Degree Name

EdD (Doctor of Education)


Educational Leadership

Date of Award


Committee Chair or Co-Chairs

Terence Hicks

Committee Members

Jill Channing, Richard Rhoda


The primary purpose of this study was to compare academic variables from students participating in mixed teaching methods/course revitalization biology courses to those in traditional courses at two community colleges in Tennessee. A two-group comparison design using archived data was used, which evaluated differences in final grades, exam scores, and homework completion as indicators of the academic success between an urban institution and a rural college. A power analysis was performed using G*Power software to provide the needed sample size, indicating a size of 176. There were 227 students in the active teaching lecture classrooms, and 198 students in the lab classes. SPSS randomly selected matching numbers from those enrolled in Non-CR lab courses using the “select cases” function. As community colleges provide an essential service, meeting needs for students who may not be afforded the same opportunities to attend larger institutions, this research attempted to add to the available literature concerning student retention and academic success.
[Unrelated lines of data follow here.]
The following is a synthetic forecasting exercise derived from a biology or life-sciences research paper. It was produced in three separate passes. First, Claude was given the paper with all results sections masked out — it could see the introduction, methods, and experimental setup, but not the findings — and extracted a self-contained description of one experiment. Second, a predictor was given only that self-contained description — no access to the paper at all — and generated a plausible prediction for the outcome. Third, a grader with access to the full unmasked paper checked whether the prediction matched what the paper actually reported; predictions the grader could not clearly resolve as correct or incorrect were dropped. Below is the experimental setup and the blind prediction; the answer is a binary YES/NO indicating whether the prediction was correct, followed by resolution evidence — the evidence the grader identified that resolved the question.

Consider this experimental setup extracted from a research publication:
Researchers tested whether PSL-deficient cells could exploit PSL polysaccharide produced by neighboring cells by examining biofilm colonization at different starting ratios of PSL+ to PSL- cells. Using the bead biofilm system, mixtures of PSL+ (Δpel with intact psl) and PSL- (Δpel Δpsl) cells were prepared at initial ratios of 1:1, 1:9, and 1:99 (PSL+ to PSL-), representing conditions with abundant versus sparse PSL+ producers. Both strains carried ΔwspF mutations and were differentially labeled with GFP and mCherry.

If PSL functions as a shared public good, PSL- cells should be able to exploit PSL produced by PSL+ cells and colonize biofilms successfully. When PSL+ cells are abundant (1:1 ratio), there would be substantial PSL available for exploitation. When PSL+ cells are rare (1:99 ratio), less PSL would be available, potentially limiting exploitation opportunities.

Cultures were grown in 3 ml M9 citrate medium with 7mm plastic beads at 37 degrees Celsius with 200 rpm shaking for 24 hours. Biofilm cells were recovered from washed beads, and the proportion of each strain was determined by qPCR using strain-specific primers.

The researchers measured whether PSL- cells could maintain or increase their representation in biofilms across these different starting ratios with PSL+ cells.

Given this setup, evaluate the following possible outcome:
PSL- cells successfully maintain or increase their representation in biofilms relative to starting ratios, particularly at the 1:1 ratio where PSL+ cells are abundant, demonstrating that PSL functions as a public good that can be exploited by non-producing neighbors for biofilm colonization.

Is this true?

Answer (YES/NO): NO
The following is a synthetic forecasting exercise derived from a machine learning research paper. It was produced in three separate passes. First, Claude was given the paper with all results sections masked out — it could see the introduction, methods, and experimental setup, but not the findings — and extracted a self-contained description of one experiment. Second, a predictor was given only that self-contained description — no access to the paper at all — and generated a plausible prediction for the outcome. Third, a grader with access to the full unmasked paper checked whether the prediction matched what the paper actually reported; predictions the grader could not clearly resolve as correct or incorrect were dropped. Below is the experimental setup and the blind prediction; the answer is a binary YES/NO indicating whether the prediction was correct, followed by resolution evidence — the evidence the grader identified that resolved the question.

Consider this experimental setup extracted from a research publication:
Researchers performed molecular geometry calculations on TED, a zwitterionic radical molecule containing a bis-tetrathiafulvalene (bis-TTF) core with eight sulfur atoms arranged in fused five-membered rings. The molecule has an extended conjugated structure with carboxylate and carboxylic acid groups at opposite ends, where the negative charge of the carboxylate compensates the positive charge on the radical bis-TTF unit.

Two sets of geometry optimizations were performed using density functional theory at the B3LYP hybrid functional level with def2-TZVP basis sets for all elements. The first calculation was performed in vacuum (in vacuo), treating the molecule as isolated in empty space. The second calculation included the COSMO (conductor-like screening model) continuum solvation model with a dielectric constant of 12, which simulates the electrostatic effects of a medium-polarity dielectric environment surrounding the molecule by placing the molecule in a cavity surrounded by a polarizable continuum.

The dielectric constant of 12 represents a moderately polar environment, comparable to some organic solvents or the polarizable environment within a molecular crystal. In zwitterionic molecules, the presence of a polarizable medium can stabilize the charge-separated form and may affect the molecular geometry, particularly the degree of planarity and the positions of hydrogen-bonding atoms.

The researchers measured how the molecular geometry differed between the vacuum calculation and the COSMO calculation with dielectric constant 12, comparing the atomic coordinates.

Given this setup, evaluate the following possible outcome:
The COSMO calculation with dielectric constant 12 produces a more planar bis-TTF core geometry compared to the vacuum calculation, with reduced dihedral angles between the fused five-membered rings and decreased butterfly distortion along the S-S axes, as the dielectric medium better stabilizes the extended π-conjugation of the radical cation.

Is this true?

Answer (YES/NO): YES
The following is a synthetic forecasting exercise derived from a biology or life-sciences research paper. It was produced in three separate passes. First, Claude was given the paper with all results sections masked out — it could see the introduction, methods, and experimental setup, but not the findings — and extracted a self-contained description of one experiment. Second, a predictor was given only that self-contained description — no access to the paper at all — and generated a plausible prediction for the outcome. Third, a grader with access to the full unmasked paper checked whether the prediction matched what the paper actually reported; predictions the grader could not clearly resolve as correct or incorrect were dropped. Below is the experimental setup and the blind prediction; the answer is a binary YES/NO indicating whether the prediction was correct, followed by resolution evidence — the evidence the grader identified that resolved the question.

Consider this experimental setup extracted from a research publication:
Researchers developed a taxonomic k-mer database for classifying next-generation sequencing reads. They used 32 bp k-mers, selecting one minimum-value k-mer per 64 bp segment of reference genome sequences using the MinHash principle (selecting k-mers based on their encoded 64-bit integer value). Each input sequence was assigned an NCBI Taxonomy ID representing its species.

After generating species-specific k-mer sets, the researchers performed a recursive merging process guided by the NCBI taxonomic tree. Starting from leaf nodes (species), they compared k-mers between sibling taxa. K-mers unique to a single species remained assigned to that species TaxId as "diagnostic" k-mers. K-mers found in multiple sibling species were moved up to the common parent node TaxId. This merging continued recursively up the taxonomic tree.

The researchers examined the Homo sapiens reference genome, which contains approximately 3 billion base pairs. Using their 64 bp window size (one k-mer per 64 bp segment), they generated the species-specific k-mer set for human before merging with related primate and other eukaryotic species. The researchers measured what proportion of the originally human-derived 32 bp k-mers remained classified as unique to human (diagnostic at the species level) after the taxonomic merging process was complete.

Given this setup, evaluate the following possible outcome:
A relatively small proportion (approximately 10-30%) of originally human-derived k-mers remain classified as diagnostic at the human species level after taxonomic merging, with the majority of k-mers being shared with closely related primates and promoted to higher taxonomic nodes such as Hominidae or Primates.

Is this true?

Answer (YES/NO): YES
In both the Introductory Biology lecture and lab courses, there was a statistically significant increase in lecture homework completion (p = .045) and lab homework completion (p < .001) in those students who participated in the course revitalization (CR) courses. There were also higher test scores on three of the five lecture unit exams, as well as all three of the laboratory unit exams (p < .001 for all three exams) for those students in the CR courses. The final grades

for students in the mixed methods courses were significantly higher (p < .001 for lecture and lab) for those students than those in the traditionally formatted courses. There was no statistical difference in mean final exam scores for the two populations of students. Between the two institutions, there were more As and Bs in the mixed methods courses (p < .001). Finally, there were more As and withdrawals at the rural community college than the urban college. These findings show that students have academic success, measured by unit scores, final grades, and homework completion, in those courses presented in mixed-methods manner in Introductory Biology I courses at the community college.